_EXERCISE PASSAGE_:
BEGIN

Weird Universe Archive

May 2015

May 5, 2015

Pole in the Road

This image comes from Bulgaria. The story behind it, as far as I can figure out from the Bulgarian site (with help from Google Translate), is that the pole can be found on a road in the municipality of Tran. The road was recently expanded, but since the pole was owned by the electrical company, the municipality didn't have the right to remove it. So they simply poured the road around it. However, the municipality notes that they have now filed the necessary paperwork to remove the pole, and they hope all the documents will be processed promptly.

Posted By: Alex - Tue May 05, 2015 - Comments (4)
Category: Buildings and Other Structures, Government, Regulations

May 4, 2015

News of the Weird / Plus, May 4, 2015

News of the Weird / Plus
May 4, 2015 (Part 1 of 2) [weird stuff that made me excited (frightened) (ROTFL) (appalled) last week, some of which will appear in News of the Weird soon] [Part 1 on Monday, Part 2 on Tuesday]

There’s an Iditarod Fantasy League (It’s on the mushers, not the dogs!) Alaska Dispatch News

There’s now overwhelming circumstantial evidence that Oklahoma is causing its own earthquakes (in a state represented by the only U.S. Senator absolutely certain that humans don’t add to global temperature rises) Bloomberg Business Week

If you’re wanted on 37 charges, and the only thing you’ve got to escape cops in is your RV, then RV, it is. Alaska Dispatch News

John Deere told the U.S. Copyright office that even if you bought and paid for your tractor, you still don’t own it. (Deere does, because of all the electronic stuff that makes it work; you just get a license to use it.)

The delta smelt are approaching extinction, and California is using 233 billion gallons of water a year to save them. Who knew Calif had 233 bn gallons lying around? (Bonus: Smelt’s still getting scarcer.) Wall Street Journal

At least one UK council is standing firm on what “restitution” means; you tear down a pub they told you not to, and you have to put it back, brick by brick. London Evening Standard

Japan may have its high-tech toilet expos, and South Korea its toilet-themed park, but an entrepreneur in Italy’s Piacenza province has just opened the Museo Della Merde (a “poo-seum”) with TMI about number due. United Press International

An artist-designed robot, programed to buy things randomly on the “dark” Internet, was . . “arrested” . . by Swiss police when it happened to buy 10 ecstasy pills. The Guardian (London)

END

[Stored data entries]
BEGIN

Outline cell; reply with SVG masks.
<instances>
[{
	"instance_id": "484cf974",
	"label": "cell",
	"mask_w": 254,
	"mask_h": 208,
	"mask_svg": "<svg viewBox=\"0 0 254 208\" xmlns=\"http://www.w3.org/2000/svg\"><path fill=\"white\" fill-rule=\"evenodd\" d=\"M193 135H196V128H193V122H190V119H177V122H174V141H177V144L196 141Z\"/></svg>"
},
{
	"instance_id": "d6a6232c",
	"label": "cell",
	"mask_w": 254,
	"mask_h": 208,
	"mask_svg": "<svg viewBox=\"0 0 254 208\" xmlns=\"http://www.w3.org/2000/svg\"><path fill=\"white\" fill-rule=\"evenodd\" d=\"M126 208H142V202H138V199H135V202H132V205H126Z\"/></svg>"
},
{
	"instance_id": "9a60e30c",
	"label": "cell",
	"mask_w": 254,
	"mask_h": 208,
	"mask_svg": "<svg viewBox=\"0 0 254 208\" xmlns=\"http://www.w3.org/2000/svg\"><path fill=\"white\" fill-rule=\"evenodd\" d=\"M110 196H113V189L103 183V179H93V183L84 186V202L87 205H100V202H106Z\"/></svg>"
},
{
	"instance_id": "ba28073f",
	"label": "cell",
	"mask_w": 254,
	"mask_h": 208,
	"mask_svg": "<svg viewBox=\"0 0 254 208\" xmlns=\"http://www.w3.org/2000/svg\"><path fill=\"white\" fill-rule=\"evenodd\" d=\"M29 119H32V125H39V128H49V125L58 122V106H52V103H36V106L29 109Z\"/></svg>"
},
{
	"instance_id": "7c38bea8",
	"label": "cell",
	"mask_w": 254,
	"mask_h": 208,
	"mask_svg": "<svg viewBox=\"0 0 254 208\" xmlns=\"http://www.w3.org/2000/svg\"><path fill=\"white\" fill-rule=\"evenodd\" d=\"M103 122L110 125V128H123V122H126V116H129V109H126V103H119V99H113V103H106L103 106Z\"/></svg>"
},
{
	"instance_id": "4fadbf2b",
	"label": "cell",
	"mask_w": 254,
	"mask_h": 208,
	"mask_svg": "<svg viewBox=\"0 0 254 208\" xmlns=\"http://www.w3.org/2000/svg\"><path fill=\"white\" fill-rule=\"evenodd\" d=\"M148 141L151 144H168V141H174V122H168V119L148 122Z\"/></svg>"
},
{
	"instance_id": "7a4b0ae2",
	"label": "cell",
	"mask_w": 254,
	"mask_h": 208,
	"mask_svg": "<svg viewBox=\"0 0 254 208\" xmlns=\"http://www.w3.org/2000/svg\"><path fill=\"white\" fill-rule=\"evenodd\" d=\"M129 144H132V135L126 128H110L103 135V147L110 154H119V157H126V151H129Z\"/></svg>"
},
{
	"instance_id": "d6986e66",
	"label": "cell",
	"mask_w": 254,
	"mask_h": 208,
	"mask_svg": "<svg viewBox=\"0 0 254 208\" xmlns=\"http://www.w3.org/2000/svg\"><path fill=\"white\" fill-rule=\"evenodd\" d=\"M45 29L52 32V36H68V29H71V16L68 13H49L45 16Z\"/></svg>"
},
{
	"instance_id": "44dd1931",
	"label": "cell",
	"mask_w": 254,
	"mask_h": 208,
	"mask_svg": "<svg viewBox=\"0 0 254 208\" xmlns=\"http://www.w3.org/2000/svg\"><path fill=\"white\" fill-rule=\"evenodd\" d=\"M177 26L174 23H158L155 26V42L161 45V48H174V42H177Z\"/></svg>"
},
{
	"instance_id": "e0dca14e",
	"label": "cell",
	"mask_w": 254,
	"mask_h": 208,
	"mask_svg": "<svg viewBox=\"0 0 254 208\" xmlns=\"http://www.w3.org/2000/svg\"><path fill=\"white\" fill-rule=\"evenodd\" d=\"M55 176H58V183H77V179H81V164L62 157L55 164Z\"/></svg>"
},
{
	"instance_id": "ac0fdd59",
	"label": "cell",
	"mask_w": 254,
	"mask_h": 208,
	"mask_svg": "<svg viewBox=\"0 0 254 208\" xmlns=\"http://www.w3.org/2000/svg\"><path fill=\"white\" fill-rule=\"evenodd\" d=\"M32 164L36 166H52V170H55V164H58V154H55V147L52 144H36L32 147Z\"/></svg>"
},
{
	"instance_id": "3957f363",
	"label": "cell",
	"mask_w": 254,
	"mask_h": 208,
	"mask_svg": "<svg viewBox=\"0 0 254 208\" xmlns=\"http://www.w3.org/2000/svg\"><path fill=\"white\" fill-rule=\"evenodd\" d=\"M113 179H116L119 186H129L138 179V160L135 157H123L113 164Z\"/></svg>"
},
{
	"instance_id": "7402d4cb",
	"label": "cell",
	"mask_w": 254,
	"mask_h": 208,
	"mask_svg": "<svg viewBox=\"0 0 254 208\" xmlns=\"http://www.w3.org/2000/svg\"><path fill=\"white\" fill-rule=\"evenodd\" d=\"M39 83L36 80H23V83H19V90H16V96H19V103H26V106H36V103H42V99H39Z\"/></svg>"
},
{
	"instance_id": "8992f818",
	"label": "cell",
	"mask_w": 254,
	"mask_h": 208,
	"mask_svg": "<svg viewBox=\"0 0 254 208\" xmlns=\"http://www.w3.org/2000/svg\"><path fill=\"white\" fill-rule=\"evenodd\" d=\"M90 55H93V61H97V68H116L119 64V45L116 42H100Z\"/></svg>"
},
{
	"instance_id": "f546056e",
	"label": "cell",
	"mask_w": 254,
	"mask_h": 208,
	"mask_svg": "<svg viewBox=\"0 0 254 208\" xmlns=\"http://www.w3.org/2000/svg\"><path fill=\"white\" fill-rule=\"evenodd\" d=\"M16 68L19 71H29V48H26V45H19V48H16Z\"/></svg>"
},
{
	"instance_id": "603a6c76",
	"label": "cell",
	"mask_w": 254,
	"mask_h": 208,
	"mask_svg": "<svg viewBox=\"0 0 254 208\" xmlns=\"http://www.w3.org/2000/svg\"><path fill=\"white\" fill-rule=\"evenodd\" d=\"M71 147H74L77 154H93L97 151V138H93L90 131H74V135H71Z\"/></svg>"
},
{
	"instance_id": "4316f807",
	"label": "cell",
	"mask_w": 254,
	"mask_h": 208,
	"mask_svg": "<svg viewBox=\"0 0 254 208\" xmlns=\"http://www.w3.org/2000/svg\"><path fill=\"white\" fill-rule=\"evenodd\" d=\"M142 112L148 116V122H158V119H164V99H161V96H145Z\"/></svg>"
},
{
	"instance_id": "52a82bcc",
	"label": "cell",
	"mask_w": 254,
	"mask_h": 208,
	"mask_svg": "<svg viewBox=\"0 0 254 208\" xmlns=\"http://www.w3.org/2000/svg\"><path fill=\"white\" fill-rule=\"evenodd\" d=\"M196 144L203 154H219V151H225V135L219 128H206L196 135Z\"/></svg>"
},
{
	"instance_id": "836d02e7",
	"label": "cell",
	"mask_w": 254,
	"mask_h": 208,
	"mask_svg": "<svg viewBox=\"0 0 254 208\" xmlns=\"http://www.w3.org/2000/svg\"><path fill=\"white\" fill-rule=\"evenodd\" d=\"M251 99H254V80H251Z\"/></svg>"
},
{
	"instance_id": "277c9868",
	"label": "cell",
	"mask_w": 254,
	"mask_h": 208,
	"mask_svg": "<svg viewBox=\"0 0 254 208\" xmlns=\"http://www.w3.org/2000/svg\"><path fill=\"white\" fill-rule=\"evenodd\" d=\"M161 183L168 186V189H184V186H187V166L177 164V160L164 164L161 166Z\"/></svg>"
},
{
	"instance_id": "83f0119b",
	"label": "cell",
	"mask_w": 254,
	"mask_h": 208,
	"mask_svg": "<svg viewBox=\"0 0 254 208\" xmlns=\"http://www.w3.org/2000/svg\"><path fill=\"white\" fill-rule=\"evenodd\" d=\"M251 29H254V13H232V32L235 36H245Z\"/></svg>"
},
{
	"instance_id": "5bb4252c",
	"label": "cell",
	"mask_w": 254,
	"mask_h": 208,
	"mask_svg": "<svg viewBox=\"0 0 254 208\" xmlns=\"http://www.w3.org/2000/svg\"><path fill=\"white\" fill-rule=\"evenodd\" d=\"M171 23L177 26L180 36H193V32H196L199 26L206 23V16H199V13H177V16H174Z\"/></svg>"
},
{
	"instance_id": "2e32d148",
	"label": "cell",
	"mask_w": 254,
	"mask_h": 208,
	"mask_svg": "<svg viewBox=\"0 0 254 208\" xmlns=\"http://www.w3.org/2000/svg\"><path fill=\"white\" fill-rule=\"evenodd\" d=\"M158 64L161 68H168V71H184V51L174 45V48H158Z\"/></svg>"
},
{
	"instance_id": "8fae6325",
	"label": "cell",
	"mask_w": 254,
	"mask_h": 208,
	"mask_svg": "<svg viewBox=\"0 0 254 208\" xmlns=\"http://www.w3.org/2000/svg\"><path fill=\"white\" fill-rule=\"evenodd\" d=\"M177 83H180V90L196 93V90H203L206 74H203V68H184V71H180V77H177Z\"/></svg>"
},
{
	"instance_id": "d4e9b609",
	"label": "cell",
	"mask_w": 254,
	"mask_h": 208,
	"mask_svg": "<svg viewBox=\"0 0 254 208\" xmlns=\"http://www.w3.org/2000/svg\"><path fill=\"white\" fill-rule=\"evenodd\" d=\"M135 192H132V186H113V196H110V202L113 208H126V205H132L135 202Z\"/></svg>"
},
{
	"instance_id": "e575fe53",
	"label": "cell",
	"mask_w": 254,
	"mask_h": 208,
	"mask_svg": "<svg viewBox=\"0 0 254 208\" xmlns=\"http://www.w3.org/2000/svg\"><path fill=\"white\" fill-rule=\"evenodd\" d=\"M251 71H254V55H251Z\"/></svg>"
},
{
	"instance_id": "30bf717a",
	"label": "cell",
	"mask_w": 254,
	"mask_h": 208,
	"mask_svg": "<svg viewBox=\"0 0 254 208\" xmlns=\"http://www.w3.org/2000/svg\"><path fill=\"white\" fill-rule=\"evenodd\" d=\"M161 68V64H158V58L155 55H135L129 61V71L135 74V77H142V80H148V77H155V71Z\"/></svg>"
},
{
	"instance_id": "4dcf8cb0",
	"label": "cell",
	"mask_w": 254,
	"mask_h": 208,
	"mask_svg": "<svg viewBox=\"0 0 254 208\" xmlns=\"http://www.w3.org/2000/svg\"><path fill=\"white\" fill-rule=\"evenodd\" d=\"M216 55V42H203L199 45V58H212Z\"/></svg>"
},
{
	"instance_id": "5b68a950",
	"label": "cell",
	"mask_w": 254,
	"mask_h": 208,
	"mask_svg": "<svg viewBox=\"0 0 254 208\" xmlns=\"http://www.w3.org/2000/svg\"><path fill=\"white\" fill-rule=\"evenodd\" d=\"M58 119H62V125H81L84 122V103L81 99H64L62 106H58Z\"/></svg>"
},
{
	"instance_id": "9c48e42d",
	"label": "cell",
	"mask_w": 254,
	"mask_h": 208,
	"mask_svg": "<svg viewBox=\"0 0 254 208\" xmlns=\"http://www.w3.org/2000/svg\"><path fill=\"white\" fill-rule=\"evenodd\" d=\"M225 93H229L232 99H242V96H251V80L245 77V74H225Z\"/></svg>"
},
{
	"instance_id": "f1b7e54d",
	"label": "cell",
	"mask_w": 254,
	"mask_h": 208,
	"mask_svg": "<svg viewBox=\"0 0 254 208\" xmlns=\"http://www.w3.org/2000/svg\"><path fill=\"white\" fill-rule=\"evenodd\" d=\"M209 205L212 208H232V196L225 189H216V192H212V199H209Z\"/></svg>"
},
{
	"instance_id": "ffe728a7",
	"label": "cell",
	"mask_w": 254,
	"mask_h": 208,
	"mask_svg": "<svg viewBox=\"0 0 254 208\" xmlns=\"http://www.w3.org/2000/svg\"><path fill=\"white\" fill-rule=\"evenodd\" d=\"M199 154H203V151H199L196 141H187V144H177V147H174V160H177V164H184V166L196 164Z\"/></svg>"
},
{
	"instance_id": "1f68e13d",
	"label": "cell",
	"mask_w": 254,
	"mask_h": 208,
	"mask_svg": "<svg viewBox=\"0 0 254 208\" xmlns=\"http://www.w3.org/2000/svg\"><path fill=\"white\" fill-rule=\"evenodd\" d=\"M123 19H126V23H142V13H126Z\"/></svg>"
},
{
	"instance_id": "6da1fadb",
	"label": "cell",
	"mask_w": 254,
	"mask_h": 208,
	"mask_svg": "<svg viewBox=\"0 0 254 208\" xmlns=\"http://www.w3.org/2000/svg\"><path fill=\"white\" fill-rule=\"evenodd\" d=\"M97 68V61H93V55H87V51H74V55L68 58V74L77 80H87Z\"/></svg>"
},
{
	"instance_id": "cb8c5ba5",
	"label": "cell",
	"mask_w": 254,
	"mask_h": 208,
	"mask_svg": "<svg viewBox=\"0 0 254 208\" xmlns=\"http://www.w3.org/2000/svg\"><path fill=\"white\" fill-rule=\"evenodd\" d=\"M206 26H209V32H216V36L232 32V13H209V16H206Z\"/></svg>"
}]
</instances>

END

_SET OF TASKS_:
1) According to the Weird Universe page, why couldn't the municipality remove the pole when the road was expanded?
2) Transcribe the part of the Weird Universe page that begins at the words "May 5, 2015" and ends after "be processed promptly.".
3) Decide whether each statement agrees with the Weird Universe page, and back each answer with the deciding words of the page. (a) The pole is on a road in the municipality of Tran. (b) California uses 233 billion gallons of water a year to save the delta smelt. (c) The robot bought 20 ecstasy pills.

_SOLUTIONS IN ORDER_:
1) The pole was owned by the electrical company, so the municipality didn't have the right to remove it.

2)
May 5, 2015

Pole in the Road

This image comes from Bulgaria. The story behind it, as far as I can figure out from the Bulgarian site (with help from Google Translate), is that the pole can be found on a road in the municipality of Tran. The road was recently expanded, but since the pole was owned by the electrical company, the municipality didn't have the right to remove it. So they simply poured the road around it. However, the municipality notes that they have now filed the necessary paperwork to remove the pole, and they hope all the documents will be processed promptly.

3)
(a) Yes: "the pole can be found on a road in the municipality of Tran"
(b) Yes: "California is using 233 billion gallons of water a year to save them"
(c) No: "happened to buy 10 ecstasy pills"